An answer that they gave was that he "strayed," went off on his own. The other two tourists, who survived this dive, did not. Here's the fifth "Why":
5. Why did he stray?
But this is only the first step in the Five Whys Analysis, called "Define the Problem." The second step involves using "...this path to investigate why the problem as not detected." The third step uses "...this path to investigate the systemic root cause(s)." From that, in the semiconductor industry, we go to "Corrective Action with Responsibility," with an "Action Owner," and a "Date Due." In short, the Five Whys process involves asking "why" five times in three different steps. We then look to "Lessons Learned," and what is the "Process Change Break Point." For a training course, I put together a Five Whys Analysis concerning the Furgusen Police Department and the shooting of Michael Brown. This illustrates the process I'm talking about. (If I can find it, I have a more applicable use of Five Whys Analysis, but I need to get onto my other computer, so this part of my post may change.)
How would this help? It would define whether a warning is needed for these types of tourist diving operations, or whether this is instead a situation where one diver caused his own demise.
Finally, about my "experience" as stated in your last paragraph. I've been diving probably longer than you have been alive (1959). I was diving when there were no instructional courses available in my community; we had to import Roy France, LA County Underwater Instructor, to teach us the course three years after I started diving. I was a NAUI instructor when we were defining courses such as wreck diving, cave diving and under-ice diving (when the National Association of Cave Divers was just beginning).

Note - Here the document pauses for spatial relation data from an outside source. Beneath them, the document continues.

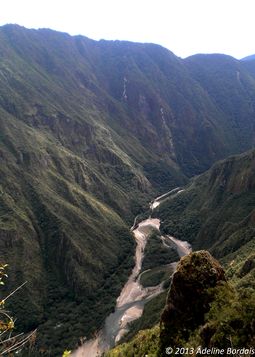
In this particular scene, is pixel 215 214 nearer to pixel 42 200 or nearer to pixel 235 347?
pixel 42 200

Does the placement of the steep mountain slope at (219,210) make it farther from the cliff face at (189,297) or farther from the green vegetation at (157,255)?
the cliff face at (189,297)

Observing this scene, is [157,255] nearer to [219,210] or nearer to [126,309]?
[219,210]

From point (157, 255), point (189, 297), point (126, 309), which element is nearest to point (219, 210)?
point (157, 255)

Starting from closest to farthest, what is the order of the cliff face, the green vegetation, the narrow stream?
1. the cliff face
2. the narrow stream
3. the green vegetation

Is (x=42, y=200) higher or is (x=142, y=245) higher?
(x=42, y=200)

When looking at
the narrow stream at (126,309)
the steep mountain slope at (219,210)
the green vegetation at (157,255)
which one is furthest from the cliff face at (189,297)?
the green vegetation at (157,255)

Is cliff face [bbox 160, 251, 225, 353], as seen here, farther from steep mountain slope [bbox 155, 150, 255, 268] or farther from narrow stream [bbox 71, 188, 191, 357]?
steep mountain slope [bbox 155, 150, 255, 268]

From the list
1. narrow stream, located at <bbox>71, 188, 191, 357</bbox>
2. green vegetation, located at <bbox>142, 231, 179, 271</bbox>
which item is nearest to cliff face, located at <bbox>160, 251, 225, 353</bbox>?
narrow stream, located at <bbox>71, 188, 191, 357</bbox>

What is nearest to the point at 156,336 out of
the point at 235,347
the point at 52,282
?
the point at 235,347
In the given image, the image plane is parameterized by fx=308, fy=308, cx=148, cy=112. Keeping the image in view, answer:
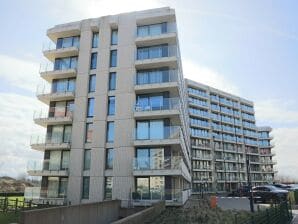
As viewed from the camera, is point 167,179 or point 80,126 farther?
point 80,126

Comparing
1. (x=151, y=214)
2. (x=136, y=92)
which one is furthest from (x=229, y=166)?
(x=151, y=214)

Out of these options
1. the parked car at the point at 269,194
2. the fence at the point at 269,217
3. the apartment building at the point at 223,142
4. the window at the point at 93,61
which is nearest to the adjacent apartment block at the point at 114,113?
the window at the point at 93,61

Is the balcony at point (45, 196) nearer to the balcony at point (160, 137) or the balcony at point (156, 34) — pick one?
the balcony at point (160, 137)

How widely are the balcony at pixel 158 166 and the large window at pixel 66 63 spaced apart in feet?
43.9

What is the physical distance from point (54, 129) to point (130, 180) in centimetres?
1047

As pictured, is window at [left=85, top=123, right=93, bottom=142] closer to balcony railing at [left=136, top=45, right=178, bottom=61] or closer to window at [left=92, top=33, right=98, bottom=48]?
balcony railing at [left=136, top=45, right=178, bottom=61]

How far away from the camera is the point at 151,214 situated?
18.1 metres

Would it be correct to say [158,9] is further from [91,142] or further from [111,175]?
[111,175]

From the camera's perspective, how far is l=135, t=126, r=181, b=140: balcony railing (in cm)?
2688

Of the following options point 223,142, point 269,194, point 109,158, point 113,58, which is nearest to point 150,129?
point 109,158

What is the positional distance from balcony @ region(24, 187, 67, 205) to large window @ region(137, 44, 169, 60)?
1528 cm

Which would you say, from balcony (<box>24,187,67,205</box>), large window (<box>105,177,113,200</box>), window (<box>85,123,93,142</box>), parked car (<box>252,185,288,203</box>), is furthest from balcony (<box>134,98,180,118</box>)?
parked car (<box>252,185,288,203</box>)

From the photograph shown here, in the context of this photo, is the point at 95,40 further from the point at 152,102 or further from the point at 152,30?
the point at 152,102

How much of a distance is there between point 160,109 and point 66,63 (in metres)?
12.8
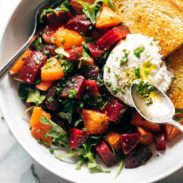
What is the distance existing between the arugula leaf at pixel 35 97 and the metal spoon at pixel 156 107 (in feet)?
1.67

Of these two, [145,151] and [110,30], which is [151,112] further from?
[110,30]

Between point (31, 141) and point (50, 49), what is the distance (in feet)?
1.73

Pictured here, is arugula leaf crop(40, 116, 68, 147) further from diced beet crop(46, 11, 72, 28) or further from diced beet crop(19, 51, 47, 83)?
diced beet crop(46, 11, 72, 28)

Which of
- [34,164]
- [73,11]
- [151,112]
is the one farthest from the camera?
[34,164]

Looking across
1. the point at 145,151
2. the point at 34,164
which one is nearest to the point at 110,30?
the point at 145,151

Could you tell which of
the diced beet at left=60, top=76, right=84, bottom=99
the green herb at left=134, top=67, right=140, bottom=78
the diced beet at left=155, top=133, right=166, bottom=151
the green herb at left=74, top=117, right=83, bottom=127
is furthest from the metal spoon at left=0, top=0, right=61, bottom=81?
the diced beet at left=155, top=133, right=166, bottom=151

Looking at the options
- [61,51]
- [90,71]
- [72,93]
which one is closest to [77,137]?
[72,93]

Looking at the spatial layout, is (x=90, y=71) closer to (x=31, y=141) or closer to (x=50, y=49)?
(x=50, y=49)

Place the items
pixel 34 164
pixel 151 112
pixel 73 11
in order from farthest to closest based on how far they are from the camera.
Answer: pixel 34 164
pixel 73 11
pixel 151 112

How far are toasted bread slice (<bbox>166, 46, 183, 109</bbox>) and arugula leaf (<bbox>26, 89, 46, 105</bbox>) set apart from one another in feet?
2.35

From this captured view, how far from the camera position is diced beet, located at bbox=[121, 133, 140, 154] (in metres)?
2.66

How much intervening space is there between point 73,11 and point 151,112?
751mm

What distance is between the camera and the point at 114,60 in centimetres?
268

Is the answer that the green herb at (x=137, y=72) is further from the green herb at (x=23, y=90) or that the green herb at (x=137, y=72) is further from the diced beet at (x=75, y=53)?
the green herb at (x=23, y=90)
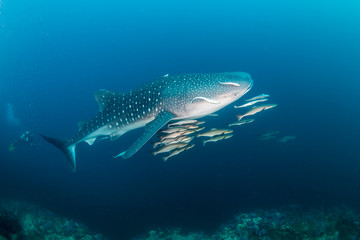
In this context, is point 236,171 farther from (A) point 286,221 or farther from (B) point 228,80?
(B) point 228,80

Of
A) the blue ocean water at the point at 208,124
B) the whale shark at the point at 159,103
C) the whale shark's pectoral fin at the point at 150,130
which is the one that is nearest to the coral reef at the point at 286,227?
the blue ocean water at the point at 208,124

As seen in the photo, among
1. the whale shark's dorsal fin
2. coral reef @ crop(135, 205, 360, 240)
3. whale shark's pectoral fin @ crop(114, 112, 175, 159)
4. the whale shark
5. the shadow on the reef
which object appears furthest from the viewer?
coral reef @ crop(135, 205, 360, 240)

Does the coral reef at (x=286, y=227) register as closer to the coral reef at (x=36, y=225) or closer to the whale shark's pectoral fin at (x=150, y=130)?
the coral reef at (x=36, y=225)

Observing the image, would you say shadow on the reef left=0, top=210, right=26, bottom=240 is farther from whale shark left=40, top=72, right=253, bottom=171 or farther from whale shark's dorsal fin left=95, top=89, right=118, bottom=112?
whale shark's dorsal fin left=95, top=89, right=118, bottom=112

I dove with Sonny Cockrell and Larry Murphy in 1975 on the Warm Mineral Springs Underwater Archaeological Project in Florida, setting up their emergency procedures for air evacuations if there were a decompression incident (that was when I was still a PJ, and had connections with the 55th ARRSq). We pioneered use of oxygen decompression during that three months. No, I don't consider myself a cave diver, nor am I a rebreather diver; at age 70 I probably won't venture into caves or use a rebreather (although that is tempting). I do collect, repair and dive vintage diving equipment, and continue to dive my local area though. My safety experience is such that I can and do participate in these discussions, as I have knowledge that may be helpful in understanding these situations.
Now, one thing that should be discussed is the "Hierarchy of Controls," a concept in professional safety about which controls are most effective. You will note on the Appendix G from the American National Standard for Occupational Health and Safety Management Systems, ANSI/AIHA Z10-2005, that the training you discuss is just above PPE as the least effective form of control. Elimination, substitution and engineering controls are much more effective than warnings, administrative controls (training, procedures, etc.) and the use of PPE. Cave diving must of necessity use these less effective control methods, but realize that they are not very effective. Guide lines would be considered an engineering control, but only if one was clipped in so as to maintain positive contact at all times.
I hope this gives you a bit different perspective of me; I also hope that some of the ego I saw in your post will dissipate, and we can have a good discussion of this accident. There are other accident models, such as David DeJoy's Human Factors Model of Accident Causation, that would shed more light on some of the issues with this accident.